**Challenge:** Rewrite every line of the items below as a single numbered list, leaving out the blank lines.
--*--
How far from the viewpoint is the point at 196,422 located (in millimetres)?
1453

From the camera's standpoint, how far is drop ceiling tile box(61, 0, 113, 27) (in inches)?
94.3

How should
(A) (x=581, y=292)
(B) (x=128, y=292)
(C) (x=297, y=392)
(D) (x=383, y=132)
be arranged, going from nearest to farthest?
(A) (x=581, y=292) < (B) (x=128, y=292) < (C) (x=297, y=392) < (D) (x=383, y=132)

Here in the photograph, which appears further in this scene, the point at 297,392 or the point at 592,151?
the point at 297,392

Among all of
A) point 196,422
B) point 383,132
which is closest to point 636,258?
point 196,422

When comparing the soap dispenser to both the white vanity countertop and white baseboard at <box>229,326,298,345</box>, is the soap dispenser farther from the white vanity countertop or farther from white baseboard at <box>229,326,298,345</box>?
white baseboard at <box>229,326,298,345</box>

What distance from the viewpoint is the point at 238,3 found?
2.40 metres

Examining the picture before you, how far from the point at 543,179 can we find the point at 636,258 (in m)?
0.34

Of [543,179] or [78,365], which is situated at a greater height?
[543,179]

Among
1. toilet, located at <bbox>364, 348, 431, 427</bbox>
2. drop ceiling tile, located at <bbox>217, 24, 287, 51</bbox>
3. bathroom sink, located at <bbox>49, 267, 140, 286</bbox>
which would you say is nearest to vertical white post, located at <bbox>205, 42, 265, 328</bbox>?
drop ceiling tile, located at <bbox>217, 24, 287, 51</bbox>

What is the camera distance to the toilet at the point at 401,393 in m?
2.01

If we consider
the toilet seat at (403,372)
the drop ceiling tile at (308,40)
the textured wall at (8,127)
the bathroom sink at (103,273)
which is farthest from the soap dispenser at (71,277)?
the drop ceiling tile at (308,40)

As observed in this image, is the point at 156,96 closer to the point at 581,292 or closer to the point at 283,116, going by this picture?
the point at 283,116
--*--
**Correct response:**
1. How far from the viewpoint is the point at 196,422 located (in millimetres)?
2. 1453
3. From the camera's standpoint, how far is drop ceiling tile box(61, 0, 113, 27) (in inches)?
4. 94.3
5. How should
6. (A) (x=581, y=292)
7. (B) (x=128, y=292)
8. (C) (x=297, y=392)
9. (D) (x=383, y=132)
10. be arranged, going from nearest to farthest?
11. (A) (x=581, y=292) < (B) (x=128, y=292) < (C) (x=297, y=392) < (D) (x=383, y=132)
12. Here in the photograph, which appears further in this scene, the point at 297,392 or the point at 592,151?
13. the point at 297,392
14. Among all of
15. A) point 196,422
16. B) point 383,132
17. which is closest to point 636,258?
18. point 196,422
19. When comparing the soap dispenser to both the white vanity countertop and white baseboard at <box>229,326,298,345</box>, is the soap dispenser farther from the white vanity countertop or farther from white baseboard at <box>229,326,298,345</box>?
20. white baseboard at <box>229,326,298,345</box>
21. What distance from the viewpoint is the point at 238,3 found?
22. 2.40 metres
23. Examining the picture before you, how far from the point at 543,179 can we find the point at 636,258 (in m)?
24. 0.34
25. Of [543,179] or [78,365], which is situated at a greater height?
26. [543,179]
27. Among
28. 1. toilet, located at <bbox>364, 348, 431, 427</bbox>
29. 2. drop ceiling tile, located at <bbox>217, 24, 287, 51</bbox>
30. 3. bathroom sink, located at <bbox>49, 267, 140, 286</bbox>
31. which would you say is nearest to vertical white post, located at <bbox>205, 42, 265, 328</bbox>?
32. drop ceiling tile, located at <bbox>217, 24, 287, 51</bbox>
33. What is the camera distance to the toilet at the point at 401,393 in m?
34. 2.01
35. If we consider
36. the toilet seat at (403,372)
37. the drop ceiling tile at (308,40)
38. the textured wall at (8,127)
39. the bathroom sink at (103,273)
40. which is farthest from the soap dispenser at (71,277)?
41. the drop ceiling tile at (308,40)
42. As observed in this image, is the point at 156,96 closer to the point at 581,292 or closer to the point at 283,116, going by this picture?
43. the point at 283,116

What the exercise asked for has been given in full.